A set of six films was cast. A 1:5, 1:7 and 1:10 RES-CBD:CNC films, three films in a 1:7 ratio and with the addition of crosslinkers: BL and nf06 (both are blocked isocyanate). BL refers to BAYHYDUR BL 5335, supplied by Covestro LLC while nf06 refers to Hydrosin NF-06 supplied by Maflon, Italy. Crosslinker ratio were: 1:4 (BL), 1:10 (BL)+heat treatment at 80° C. and 1:40 (nf06). All samples were photographed and submerged in 4 mL DDW for 5 days in order to assert water durability (force to tear) and resistance (degradation while submerged in water). After 5 days in water all samples showed no sign of degradation, keeping completely intact. However, following drying, only two samples stayed intact, ratio of 1:7 and ratio of 1:7 with the addition of crosslinker (1:10 BL+80° C. heat treatment). The 1:7 film became murky, while in the presence of the crosslinker the film remained similar to the origin. This suggests that the films durability in ambient humidity is best when adding cross-linker in the appropriate ratios and suitable conditions.

Claims

1. An article comprising:

an electronic device element which is flexible, bendable or twistable without substantial degradation in optical or electrical properties, said element comprising an optically transparent film constructed of a recombinant resilin-CBD protein bound to cellulose nanocrystals (CNC), said recombinant resilin-CBD protein comprising a Clostridium-derived cellulose-binding domain fused to resilin.

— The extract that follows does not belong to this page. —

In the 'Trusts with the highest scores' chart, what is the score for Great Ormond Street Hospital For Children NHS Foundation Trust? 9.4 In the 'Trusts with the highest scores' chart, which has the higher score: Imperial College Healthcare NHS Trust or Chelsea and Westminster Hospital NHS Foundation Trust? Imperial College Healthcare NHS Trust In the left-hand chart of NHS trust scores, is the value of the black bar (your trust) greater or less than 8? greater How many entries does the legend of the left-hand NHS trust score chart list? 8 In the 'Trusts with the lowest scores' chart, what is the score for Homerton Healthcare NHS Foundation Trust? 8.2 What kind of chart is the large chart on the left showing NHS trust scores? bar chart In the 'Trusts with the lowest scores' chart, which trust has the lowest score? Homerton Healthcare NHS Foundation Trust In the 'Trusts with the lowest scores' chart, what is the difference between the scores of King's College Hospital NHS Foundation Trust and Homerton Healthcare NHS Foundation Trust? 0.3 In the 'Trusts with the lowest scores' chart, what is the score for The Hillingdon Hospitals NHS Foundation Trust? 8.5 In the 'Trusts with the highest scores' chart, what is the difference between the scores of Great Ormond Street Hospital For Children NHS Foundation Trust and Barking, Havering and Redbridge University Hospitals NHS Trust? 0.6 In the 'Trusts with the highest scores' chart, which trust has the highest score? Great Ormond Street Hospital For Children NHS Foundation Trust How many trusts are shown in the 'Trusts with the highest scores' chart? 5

2. The article according to claim 1, wherein said electronic device element comprises a display.

3. The article according to claim 1, wherein said electronic device element is part of a foldable phone.

4. The article according to claim 1, wherein said electronic device element comprises a roll-up display screen.

5. The article according to claim 1, wherein said electronic device element is part of a wearable device.

6. The article according to claim 1, wherein said film comprises electronic components mounted thereon.

7. The article according to claim 1, wherein said film comprises electronic components printed thereon.

8. The article according to claim 1, wherein said film further comprises a carbohydrate.